Without intelligent design, neither the beginning of the universe nor its order and elegance have an adequate explanation.

“The harmony of natural law…reveals an intelligence of such superiority that, compared with it, all the systematic thinking and acting of human beings is an utterly insignificant reflection.” – Albert Einstein

It seems to me evolution has far to many “if’s” and “leaps of faith” to accomplish what “might have happened” in order to adequetly support itself. Their one “cop out” answer is “well – with enough time.” As if any amount of time could make a rolex watch reassemble itself on its own, let alone a galaxy or a life form.

So let’s look at the Physical Universe The “Anthropic Principle” states that if the physical structure of the universe were even slightly different, life would not exist.


– If the gravitational force constant were larger by just one part in ten billion billion billion, we would be crushed out of existence.

– If the cosmological constant governing how fast the universe expands were smaller by just one part in ten followed by 120 zeros, the universe would have collapsed right after it was born.

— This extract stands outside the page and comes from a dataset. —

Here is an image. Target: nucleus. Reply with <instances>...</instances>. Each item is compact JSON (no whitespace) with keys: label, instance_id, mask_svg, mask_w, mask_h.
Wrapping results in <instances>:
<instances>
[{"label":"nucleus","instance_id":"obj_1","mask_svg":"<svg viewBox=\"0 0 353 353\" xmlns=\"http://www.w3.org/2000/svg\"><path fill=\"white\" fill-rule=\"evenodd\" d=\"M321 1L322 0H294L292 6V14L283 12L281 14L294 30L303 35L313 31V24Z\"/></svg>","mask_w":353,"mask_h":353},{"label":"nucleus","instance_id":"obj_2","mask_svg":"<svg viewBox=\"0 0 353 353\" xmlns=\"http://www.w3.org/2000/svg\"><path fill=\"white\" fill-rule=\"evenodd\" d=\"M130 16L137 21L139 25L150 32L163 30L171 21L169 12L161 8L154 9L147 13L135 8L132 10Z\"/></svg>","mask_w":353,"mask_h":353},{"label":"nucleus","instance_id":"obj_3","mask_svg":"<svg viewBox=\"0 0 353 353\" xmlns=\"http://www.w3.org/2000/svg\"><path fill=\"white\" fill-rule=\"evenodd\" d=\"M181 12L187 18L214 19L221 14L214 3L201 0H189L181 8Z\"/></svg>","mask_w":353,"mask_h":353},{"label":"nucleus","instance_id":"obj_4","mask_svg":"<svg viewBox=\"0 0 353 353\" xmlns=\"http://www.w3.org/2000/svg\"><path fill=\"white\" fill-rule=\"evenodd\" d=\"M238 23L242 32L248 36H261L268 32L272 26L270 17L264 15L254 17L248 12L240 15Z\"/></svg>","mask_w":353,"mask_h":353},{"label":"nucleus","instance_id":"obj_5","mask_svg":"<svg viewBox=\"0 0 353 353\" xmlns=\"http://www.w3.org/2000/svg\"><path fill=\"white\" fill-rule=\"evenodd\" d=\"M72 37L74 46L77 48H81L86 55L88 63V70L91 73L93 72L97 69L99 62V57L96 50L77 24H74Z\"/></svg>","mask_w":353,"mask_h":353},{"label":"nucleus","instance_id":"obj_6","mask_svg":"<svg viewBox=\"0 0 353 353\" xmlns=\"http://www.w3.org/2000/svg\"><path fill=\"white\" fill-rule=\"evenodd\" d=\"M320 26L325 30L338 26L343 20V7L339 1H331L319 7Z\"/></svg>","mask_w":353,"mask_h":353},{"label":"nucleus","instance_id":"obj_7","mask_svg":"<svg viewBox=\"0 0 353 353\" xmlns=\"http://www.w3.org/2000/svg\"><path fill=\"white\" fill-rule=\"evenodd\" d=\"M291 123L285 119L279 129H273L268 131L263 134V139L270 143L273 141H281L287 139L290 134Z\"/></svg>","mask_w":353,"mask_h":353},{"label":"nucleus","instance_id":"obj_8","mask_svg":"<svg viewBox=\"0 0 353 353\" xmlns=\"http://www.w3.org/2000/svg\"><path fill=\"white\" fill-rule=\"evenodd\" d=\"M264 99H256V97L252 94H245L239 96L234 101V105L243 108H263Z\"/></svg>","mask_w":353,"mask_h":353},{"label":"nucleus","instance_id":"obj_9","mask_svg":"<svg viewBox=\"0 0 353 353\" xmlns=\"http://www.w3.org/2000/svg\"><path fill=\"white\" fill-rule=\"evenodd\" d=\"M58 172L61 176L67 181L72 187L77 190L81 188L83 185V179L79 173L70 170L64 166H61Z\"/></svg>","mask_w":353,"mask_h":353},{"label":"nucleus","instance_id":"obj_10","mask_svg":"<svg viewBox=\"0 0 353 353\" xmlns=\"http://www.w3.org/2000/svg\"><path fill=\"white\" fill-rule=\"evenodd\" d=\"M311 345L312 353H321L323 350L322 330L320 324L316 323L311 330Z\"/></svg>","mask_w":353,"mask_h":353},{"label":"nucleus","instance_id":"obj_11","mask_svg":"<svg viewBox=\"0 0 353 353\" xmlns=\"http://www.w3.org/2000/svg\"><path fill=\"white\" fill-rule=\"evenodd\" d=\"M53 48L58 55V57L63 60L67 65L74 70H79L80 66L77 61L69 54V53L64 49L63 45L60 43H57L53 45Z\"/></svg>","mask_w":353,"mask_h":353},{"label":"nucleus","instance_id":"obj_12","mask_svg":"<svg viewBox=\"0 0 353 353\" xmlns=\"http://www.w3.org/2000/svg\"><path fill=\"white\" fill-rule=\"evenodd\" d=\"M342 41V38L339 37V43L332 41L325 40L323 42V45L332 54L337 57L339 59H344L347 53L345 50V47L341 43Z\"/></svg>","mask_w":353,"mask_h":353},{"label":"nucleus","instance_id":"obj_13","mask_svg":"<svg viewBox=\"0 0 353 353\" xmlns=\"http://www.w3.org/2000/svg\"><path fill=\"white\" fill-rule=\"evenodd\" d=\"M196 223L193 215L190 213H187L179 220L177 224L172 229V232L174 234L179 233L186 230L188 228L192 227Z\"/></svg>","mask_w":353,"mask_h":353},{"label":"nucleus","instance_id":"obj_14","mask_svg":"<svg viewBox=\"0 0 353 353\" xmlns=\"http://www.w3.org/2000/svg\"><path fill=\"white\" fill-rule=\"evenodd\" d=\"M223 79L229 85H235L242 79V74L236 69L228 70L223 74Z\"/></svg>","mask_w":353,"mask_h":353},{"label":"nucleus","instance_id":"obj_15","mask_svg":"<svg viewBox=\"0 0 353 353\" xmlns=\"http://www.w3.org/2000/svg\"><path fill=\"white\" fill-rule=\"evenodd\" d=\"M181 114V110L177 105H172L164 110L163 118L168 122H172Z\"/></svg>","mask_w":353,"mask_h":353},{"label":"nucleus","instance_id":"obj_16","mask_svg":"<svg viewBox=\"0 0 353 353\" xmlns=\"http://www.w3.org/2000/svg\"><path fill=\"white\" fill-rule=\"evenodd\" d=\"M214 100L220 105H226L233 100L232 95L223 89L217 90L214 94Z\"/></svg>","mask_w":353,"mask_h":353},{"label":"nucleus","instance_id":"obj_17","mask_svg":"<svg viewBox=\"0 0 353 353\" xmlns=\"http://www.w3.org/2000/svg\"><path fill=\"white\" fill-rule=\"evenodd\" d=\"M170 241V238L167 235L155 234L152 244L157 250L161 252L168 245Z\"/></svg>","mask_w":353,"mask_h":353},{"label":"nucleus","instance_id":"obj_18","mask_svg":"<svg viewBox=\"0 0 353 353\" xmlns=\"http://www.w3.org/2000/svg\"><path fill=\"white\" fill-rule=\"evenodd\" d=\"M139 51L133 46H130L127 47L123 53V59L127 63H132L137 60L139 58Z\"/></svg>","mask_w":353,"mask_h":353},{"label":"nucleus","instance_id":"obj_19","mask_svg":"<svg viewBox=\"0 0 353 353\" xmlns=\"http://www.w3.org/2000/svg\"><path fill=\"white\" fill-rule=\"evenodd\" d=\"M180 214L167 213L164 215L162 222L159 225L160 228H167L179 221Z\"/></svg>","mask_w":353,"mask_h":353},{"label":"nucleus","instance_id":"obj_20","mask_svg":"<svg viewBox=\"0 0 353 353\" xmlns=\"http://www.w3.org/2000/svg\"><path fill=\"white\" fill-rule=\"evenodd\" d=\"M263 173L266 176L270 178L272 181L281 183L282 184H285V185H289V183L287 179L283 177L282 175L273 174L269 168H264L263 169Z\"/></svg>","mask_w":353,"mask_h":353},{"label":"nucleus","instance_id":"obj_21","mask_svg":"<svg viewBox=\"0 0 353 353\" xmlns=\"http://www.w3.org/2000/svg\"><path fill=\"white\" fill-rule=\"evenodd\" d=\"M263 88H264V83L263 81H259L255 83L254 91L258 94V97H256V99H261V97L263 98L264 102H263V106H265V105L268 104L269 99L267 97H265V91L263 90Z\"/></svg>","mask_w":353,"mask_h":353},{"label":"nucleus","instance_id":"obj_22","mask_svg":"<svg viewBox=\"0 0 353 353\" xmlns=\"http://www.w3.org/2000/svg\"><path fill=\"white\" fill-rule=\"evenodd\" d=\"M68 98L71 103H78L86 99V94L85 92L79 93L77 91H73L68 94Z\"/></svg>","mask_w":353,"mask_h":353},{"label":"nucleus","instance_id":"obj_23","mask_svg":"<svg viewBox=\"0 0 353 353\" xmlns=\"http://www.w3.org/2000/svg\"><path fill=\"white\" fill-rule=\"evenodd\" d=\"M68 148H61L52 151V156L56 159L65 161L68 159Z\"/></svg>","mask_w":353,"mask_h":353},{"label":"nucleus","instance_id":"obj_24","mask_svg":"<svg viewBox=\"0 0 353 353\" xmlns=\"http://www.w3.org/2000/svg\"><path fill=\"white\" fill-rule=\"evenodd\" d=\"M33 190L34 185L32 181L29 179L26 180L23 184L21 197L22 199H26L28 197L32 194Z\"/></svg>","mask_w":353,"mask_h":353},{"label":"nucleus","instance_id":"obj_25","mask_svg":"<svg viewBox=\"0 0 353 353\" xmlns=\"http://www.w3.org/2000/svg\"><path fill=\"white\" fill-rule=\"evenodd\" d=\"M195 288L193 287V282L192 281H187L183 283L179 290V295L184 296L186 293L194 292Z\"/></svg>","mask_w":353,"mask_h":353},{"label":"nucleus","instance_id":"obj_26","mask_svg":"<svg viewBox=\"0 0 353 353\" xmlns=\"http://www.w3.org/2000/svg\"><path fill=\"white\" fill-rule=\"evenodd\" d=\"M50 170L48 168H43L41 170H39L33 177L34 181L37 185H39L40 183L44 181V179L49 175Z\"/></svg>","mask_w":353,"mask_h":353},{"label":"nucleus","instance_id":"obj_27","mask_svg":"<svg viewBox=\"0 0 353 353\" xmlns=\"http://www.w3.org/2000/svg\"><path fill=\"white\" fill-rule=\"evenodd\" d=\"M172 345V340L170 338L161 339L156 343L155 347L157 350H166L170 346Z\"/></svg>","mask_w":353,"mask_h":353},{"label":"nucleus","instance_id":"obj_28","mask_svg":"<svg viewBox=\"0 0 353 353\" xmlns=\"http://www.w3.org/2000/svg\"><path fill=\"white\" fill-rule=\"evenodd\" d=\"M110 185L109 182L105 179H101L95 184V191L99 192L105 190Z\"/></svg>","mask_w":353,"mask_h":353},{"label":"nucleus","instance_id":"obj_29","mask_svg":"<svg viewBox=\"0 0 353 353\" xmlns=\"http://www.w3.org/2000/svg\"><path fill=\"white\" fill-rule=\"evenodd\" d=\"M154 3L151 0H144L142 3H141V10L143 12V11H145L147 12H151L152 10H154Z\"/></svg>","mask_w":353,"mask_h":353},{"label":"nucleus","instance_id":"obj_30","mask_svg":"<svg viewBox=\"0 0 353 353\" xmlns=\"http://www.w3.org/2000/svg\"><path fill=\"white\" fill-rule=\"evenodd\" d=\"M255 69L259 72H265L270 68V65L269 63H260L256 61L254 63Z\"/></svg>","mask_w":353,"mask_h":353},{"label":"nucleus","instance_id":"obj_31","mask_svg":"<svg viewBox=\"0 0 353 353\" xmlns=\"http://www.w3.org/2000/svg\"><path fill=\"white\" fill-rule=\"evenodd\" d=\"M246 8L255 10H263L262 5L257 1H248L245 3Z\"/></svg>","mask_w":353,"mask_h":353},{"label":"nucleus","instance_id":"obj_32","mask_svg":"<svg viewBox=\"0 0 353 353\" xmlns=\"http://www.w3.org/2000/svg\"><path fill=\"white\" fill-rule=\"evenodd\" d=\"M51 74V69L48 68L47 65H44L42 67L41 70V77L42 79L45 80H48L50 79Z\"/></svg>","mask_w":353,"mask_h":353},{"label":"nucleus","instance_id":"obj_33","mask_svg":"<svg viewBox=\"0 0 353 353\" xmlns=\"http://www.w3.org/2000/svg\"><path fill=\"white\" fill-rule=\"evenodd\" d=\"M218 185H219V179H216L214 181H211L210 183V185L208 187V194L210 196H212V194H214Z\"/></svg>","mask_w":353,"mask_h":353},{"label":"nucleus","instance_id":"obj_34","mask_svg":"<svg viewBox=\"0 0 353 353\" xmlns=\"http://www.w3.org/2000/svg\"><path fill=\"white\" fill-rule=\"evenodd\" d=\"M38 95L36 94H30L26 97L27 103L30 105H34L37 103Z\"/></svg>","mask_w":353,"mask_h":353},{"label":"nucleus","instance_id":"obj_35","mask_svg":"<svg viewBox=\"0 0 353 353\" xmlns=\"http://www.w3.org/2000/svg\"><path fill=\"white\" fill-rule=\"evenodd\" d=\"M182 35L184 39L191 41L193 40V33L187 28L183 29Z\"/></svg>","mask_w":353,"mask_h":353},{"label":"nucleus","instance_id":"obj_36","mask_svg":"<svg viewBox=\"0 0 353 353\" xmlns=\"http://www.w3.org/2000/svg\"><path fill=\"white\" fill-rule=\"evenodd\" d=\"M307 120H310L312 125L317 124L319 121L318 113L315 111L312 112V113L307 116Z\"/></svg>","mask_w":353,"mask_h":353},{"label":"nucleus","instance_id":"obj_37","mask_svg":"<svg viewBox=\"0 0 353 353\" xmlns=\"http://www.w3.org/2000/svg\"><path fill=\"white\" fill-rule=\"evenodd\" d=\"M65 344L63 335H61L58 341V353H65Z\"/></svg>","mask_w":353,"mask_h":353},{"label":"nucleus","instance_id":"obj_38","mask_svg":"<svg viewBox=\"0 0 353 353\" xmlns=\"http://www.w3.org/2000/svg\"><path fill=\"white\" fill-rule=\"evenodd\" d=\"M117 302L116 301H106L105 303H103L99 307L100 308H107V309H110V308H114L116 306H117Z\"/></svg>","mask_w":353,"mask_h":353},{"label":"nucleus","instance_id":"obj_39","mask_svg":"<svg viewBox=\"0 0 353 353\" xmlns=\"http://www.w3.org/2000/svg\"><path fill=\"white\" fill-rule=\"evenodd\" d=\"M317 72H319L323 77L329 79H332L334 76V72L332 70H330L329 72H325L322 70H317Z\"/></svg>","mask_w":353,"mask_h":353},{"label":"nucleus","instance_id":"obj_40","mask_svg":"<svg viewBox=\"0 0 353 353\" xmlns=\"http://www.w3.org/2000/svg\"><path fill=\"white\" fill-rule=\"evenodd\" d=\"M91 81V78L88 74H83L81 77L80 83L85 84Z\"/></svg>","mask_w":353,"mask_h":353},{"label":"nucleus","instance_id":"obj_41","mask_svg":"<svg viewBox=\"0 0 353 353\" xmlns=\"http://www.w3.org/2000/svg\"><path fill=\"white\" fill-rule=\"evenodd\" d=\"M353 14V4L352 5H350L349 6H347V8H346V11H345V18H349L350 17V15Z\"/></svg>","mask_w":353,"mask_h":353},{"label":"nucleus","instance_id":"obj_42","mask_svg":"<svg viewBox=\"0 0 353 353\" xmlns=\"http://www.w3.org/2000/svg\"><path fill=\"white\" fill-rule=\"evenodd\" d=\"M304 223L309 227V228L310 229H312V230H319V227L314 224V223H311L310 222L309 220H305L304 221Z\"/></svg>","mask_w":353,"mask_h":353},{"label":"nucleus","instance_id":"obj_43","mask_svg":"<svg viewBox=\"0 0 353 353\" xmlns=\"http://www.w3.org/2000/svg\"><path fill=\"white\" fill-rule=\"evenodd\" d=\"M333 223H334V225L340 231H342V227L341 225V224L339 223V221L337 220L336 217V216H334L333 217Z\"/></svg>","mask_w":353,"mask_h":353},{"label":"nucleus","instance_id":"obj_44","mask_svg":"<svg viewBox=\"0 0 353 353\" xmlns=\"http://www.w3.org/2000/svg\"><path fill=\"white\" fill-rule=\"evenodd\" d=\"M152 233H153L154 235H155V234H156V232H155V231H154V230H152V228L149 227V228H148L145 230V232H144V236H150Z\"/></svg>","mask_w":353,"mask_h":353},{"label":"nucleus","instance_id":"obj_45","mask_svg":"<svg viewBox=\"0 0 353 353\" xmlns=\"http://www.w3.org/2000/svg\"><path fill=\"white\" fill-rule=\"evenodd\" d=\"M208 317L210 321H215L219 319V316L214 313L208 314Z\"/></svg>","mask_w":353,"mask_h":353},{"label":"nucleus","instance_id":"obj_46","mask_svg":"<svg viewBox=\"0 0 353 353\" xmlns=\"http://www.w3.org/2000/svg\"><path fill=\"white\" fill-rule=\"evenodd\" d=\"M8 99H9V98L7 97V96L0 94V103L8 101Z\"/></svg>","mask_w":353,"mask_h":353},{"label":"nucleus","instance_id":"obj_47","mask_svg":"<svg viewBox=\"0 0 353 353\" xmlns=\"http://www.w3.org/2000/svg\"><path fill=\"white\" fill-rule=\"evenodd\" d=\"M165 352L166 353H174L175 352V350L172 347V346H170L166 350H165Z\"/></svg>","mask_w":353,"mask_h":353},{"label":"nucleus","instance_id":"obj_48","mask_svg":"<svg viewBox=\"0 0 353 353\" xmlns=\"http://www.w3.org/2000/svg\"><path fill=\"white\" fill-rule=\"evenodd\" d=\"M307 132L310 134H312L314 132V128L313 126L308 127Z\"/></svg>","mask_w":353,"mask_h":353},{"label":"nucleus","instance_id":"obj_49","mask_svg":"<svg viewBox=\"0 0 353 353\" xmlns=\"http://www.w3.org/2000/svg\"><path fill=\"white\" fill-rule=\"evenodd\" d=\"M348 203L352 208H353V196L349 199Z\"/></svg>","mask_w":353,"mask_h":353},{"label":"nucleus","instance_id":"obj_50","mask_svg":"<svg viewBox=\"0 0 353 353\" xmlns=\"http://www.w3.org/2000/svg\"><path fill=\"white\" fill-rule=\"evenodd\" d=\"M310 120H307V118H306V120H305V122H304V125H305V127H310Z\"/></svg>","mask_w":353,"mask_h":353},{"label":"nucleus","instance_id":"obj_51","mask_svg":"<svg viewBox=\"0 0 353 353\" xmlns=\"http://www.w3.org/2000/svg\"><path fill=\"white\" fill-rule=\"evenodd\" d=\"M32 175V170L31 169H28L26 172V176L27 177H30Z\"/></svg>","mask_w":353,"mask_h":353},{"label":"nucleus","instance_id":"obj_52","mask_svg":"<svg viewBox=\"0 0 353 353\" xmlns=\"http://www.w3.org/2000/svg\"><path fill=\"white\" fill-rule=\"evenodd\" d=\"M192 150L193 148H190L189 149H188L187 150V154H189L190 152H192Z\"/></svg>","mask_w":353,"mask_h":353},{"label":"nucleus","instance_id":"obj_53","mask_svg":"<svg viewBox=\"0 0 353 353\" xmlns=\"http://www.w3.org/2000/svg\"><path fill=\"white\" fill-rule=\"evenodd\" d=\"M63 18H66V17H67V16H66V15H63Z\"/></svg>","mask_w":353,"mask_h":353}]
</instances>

– If the earth’s orbit were elliptical—
like most other planets—rather than circular, or if it were just a bit closer or farther away from the sun, its temperature would not stay in the very narrow range required for lifesupporting
chemical processes to function.

I love how simple minded evolutionists are.

Nothing + Time and Chance = Everything

Yeah, right. I’m sorry but from what we see in SCIENCE – nothing produces nothing. Nothing never becomes something…no matter how long you watch it.

But – with that in mind I found an interesting blog. http://nobodymadethis.blogspot.com It appears to be the first blog that acutally made itself. All things considered this should be a minor achievement in evolutionists eyes – but a pretty significant blow to ID people.

Good stuff. There is much more of course – but I’ll leave that for later.

22 05 2008
Darron S

“I love how simple minded evolutionists are. Nothing + Time and Chance = Everything”

That is simply the most ignorant statement I’ve read in this thread. First, evolution makes no claims about “how life got started” or “how the universe got started”. Evolutionary Theory explains how “existing” species change over time based on selection pressures (weather changes/predation/etc). Abiogenesis is life from non-life, and scientists freely admit we don’t have a working theory explaining it. But I promise you, biochemists around the world are working on it. I don’t think people give the potential of raw, unbridled nature the credit it deserves. Cheers!